» **What to work on**:
Answer the following questions from the text on African history.
1. Which two periods does the text use to understand life in Africa historically?
2. How does the text say many depictions have portrayed African peoples and their institutions?
3. What is given primacy over the slave trade from the vantage point described in the final sentence?

» **Selected extract**:
——————————
Life in Africa can best be understood historically by understanding Africa from two dichotomous periods: the pre-Atlantic slave trade period, prior to the seventeenth century, and the post-Atlantic slave trade period, after the seventeenth century. The Atlantic slave trade is a useful marker for conceptualizing African life because it registers an important time in Africa that has all too often been neglected in popular narratives about the continent—the most important of which was that the regions and states within Africa all had longstanding and well-organized social systems that integrated with the lives of its citizens prior to European contact.

Their systems were in many ways differently organized than many western societies, but nonetheless, African social systems were alive and operating wonderfully long before white men landed upon their shores. This point needs to be strenuously emphasized because unfortunately many depictions of African peoples and their institutions have been, and to some extent still are, portrayed as being backward and inferior to the societies of the west and the east. Part of this difference can be explained by the Atlantic slave trade, and yet the Atlantic slave trade should by no means wholly encompass one's understanding of Africa and African peoples. On the contrary, the saliency of the Atlantic slave trade as a historical marker lies in the remarkable dexterity that it has for contextualizing the striking shifts in African life as a direct result of its influence. Therefore the notion of a pre- and post-slave trade Africa helps to illuminate the stability and strength of African societies prior to and after the trade, without over-determining its importance in African life. That said, in order to get at the uniqueness of African life, a grounding in the important social systems that influenced the lived experiences of African people prior to the disruption that occurred from the Atlantic slave trade helps us to conceptualize the beauty and complexity of African cultures. From this vantage point the wholeness of African life is given primacy over the slave trade, and thereby allowing for a more sophisticated critique of African life apart from this extremely complex social and political phenomenon.
——————————
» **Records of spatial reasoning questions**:
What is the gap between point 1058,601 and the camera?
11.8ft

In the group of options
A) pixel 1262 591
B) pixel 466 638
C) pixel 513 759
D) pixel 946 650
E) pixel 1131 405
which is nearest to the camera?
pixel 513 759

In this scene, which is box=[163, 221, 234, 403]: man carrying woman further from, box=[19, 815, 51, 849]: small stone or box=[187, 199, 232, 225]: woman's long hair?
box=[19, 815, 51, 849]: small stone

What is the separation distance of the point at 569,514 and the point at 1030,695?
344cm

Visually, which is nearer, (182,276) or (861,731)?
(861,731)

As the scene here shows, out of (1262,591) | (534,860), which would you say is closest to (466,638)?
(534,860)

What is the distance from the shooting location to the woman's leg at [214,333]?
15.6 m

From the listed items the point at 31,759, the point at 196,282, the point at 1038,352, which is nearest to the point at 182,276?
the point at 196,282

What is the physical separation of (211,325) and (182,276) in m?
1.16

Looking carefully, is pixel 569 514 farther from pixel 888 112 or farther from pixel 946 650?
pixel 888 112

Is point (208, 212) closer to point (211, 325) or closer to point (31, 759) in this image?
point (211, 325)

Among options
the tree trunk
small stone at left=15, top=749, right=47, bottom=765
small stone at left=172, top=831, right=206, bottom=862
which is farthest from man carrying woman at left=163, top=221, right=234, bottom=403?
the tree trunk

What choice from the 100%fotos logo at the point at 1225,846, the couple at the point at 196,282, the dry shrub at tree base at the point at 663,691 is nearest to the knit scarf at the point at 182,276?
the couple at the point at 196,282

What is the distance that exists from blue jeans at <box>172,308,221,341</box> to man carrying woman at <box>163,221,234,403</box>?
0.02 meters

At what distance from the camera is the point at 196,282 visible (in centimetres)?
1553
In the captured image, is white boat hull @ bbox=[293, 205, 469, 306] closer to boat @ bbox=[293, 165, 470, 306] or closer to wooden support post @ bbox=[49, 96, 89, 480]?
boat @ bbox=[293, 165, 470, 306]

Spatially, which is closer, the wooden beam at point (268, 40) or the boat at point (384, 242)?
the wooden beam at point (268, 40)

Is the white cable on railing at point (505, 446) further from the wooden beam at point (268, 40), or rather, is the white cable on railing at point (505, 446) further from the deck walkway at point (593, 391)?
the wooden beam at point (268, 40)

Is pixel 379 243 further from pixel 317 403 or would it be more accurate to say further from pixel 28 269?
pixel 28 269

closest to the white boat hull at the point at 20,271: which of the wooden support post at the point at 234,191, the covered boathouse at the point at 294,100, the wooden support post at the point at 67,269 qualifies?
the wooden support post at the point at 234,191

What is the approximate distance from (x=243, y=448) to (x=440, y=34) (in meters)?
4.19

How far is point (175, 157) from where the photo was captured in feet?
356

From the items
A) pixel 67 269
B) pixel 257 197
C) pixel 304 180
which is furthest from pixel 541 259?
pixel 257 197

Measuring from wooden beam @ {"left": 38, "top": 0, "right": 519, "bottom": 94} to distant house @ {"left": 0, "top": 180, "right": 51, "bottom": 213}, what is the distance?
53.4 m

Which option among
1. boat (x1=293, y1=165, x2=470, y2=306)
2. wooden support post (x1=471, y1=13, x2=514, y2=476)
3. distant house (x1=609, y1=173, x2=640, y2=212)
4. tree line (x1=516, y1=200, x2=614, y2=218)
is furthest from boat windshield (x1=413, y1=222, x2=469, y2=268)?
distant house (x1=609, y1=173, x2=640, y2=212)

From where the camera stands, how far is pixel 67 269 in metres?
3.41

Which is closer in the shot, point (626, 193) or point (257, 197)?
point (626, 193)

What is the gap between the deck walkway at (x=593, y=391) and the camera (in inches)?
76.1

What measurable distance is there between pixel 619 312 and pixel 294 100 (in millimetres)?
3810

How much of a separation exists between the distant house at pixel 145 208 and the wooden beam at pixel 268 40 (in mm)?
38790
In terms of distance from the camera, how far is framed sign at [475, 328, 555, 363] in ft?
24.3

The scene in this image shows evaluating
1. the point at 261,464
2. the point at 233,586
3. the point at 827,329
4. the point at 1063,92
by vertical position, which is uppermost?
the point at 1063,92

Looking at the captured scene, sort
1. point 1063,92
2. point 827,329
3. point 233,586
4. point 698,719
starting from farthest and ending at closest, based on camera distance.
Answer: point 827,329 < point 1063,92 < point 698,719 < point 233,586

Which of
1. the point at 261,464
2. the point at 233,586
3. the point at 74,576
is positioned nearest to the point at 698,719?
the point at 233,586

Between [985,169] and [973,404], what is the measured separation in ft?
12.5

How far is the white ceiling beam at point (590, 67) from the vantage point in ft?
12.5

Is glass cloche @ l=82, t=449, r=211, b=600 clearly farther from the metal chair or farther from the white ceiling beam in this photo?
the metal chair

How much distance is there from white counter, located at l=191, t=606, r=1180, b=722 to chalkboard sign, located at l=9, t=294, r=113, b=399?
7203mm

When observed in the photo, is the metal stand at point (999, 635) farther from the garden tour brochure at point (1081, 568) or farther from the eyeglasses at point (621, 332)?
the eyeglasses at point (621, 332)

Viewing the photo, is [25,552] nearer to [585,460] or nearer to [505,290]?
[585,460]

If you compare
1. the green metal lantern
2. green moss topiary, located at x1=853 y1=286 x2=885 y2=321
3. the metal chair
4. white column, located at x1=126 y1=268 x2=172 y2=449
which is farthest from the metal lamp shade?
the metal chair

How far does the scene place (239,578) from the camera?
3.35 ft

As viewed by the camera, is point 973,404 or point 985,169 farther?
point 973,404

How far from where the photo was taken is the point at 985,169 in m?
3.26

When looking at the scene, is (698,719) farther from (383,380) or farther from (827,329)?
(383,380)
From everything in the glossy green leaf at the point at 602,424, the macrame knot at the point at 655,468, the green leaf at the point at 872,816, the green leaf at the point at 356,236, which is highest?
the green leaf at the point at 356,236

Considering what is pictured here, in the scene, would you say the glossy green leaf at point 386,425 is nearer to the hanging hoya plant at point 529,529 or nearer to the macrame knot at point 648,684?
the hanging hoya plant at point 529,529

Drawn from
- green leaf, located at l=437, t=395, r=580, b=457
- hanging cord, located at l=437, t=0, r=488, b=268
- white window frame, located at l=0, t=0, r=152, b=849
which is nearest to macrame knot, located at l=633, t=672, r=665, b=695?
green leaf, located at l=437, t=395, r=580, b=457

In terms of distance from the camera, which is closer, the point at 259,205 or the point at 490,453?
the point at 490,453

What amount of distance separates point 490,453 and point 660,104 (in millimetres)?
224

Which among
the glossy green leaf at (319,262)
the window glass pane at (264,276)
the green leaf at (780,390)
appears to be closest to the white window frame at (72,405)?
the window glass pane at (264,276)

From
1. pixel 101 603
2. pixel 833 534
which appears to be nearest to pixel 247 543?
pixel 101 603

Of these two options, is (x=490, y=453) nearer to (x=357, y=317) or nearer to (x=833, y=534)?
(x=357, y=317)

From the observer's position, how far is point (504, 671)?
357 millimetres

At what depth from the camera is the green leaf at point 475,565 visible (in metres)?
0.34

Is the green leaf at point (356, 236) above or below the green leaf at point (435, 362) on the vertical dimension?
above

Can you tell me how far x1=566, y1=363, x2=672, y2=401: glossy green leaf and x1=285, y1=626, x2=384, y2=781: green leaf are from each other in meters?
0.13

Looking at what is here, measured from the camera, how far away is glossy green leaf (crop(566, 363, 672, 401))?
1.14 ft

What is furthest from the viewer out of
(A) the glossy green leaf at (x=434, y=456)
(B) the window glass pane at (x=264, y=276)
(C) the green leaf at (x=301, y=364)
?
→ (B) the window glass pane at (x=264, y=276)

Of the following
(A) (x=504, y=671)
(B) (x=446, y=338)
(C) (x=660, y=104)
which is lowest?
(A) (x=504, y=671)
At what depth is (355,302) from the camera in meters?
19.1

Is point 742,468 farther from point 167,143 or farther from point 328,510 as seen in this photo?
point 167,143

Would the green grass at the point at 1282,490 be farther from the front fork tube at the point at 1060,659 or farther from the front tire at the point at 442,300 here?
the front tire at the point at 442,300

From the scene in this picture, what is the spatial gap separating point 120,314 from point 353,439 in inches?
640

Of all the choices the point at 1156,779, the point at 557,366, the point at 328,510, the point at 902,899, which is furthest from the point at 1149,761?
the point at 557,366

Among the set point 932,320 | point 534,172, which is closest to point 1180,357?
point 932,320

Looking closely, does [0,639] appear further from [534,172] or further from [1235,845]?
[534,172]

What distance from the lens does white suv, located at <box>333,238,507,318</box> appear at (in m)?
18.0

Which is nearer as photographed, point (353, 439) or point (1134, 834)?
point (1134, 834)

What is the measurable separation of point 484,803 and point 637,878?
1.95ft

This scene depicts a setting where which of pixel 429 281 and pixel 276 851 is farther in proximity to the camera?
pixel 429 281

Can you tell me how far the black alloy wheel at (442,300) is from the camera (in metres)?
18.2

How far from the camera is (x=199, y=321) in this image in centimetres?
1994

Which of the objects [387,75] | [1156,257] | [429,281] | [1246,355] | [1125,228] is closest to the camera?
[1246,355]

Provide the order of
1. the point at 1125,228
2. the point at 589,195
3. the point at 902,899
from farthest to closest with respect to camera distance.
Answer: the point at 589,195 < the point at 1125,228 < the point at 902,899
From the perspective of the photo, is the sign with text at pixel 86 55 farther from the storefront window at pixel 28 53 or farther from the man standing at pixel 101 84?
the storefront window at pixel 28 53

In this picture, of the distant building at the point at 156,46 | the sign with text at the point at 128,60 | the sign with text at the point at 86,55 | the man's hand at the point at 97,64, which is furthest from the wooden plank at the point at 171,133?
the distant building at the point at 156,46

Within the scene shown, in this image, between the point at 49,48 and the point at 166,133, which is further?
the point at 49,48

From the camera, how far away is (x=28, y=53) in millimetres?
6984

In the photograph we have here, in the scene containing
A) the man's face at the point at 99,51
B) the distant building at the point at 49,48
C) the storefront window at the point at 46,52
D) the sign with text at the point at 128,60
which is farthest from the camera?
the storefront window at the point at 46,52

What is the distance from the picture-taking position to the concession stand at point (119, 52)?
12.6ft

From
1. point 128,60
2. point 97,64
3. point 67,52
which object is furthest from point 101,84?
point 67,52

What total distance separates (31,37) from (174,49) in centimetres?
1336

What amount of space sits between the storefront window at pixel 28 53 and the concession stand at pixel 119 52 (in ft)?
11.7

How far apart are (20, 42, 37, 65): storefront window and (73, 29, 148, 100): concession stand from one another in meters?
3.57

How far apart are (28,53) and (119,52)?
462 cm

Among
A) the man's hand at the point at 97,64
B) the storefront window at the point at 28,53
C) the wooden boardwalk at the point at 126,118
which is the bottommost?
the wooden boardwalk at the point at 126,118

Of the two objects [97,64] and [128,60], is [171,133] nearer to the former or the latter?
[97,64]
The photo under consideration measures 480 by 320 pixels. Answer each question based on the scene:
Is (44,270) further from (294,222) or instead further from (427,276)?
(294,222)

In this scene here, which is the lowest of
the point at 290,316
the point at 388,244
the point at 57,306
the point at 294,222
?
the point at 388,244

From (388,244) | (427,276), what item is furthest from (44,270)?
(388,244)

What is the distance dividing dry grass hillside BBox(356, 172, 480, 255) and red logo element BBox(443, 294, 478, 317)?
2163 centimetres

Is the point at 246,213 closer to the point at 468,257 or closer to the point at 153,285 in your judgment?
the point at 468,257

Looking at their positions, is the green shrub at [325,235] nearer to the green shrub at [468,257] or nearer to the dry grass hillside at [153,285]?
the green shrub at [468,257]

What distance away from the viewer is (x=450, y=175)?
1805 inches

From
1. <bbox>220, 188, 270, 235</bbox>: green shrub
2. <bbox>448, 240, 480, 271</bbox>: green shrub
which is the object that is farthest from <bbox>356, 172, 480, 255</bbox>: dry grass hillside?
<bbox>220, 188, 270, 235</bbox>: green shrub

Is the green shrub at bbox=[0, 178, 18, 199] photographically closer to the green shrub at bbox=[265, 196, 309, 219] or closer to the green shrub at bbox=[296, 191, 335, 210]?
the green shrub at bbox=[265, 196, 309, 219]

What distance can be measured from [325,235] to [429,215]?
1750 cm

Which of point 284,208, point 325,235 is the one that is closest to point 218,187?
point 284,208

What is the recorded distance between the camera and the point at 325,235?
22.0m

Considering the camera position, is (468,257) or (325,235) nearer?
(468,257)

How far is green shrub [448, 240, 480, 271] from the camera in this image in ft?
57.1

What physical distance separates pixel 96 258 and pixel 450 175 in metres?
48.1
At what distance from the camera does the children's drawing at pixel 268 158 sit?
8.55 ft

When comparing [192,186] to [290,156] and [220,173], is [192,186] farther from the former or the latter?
——————————
» **Solution for this task**:
1. The pre-Atlantic slave trade period, before the seventeenth century, and the post-Atlantic slave trade period, after the seventeenth century.
2. As backward and inferior to the societies of the west and the east.
3. The wholeness of African life.